Wednesday, October 10, 2012

Ordeal by Meal Blog Assignment (due 10/16)

Foodways define us-- nations, regions, families have their own preferred foods and social rituals that go with them.  In the Odyssey, much of what Odysseus learns about the minds of men comes from his encounters with strangers over food.  Telemachus reveals  his maturity when he is embarrassed by the suitors' poor treatment of his guest, and when he is able to 'eat with the grown-ups', i.e., negotiate his way through adult conversation at the dining table. In some cultures, it is considered deeply insulting for a guest to leave anything on his plate; in others, an empty plate is a signal to the host that the guest is not satisfied.  Dietary rules vary greatly according to nationality, region, and religion.  Your assignment:  describe a food-related incident in your own life in which food plays a meaningful role and  has led you to some insight into another culture or person, or in which you feel others have judged you over food.  Is there a Thanksgiving dish in your family that no one likes, but which has to be made every year?  Have you embarrassed yourself in a foreign country by your reaction to foreign food?  Or proven your savoir faire by taking strange foods in stride? 

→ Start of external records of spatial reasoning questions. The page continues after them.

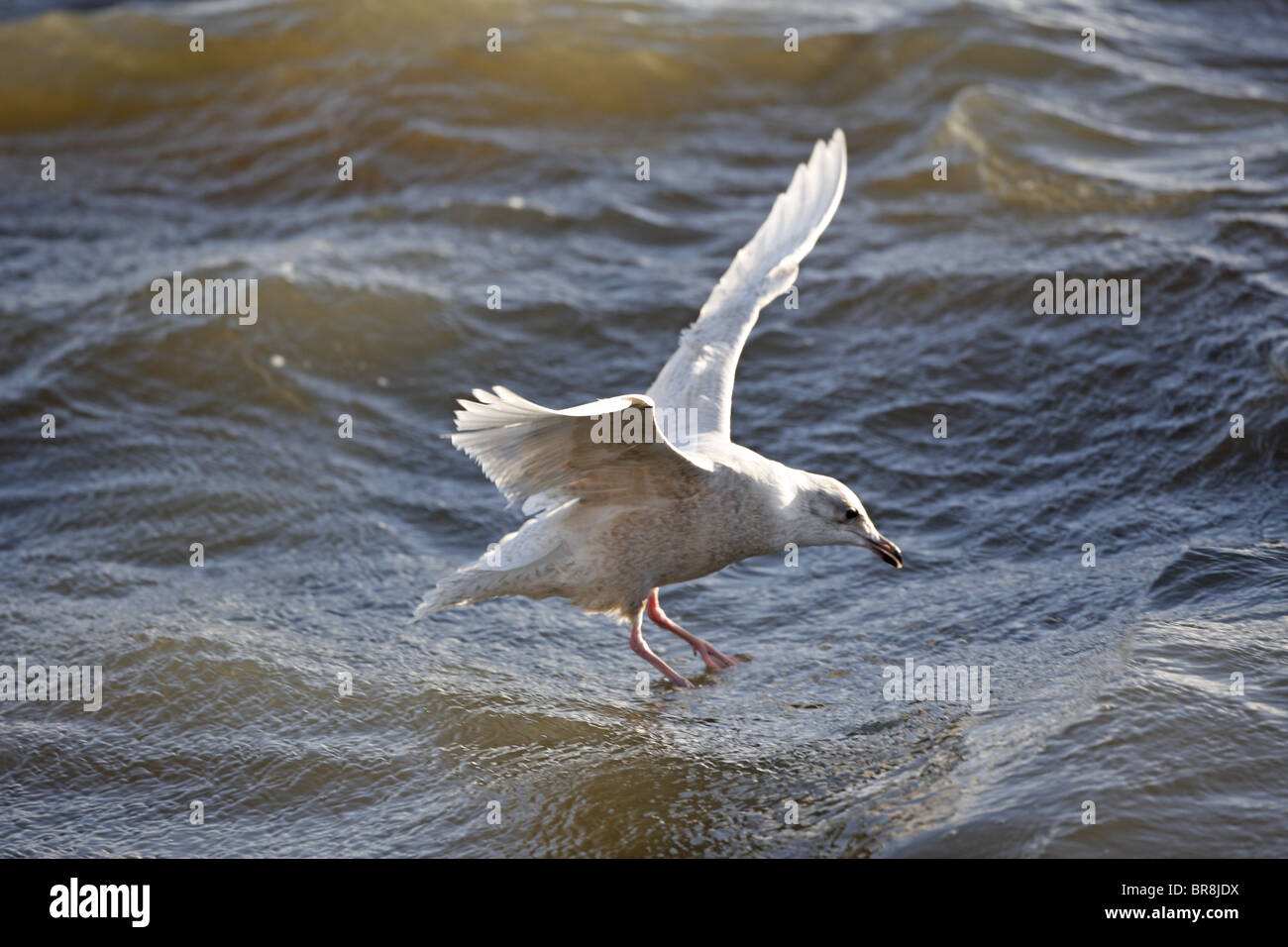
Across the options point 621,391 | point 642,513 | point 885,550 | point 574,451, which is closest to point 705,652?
point 642,513

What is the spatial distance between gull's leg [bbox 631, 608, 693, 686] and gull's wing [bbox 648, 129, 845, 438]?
0.92 meters

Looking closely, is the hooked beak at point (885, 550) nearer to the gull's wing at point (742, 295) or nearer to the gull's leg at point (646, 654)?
the gull's wing at point (742, 295)

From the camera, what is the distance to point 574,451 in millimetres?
5062

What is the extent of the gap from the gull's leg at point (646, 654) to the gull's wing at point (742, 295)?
92 cm

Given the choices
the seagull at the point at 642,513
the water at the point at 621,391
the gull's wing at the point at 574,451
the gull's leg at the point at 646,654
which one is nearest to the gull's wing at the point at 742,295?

My brother now, exercising his diplomatic skills over food.
My brother showed signs of his future diplomatic skills early on in an ordeal by meal.  When he was an exchange student at the University of Bologna, he made friends with a student from Sicily, who invited him to come home with him for Easter.  There was an enormous Italian family gathered for an enormous Sicilian feast whose centerpiece was a lamb slaughtered for the occasion.  When the meat course came in, my brother was ceremoniously presented with the greatest delicacy, as was appropriate for a family showing its respect for its foreign guest.  To my brother's dismay, the greatest delicacy turned out to be the lamb's eyeballs, which were set in front of him with a flourish.  The whole family watched in silence to see if he would respond properly.  The pressure was intense.  He knew he would not be able to eat the eyeballs, and that his hosts would be deeply insulted if he did not.  He came up with the perfect solution-- he thanked them for the honor but said that the best of the feast should go to the person most deserving of respect (or as close as he could come to saying that in Italian) and with equal ceremony, he presented the dish to the oldest man in the room.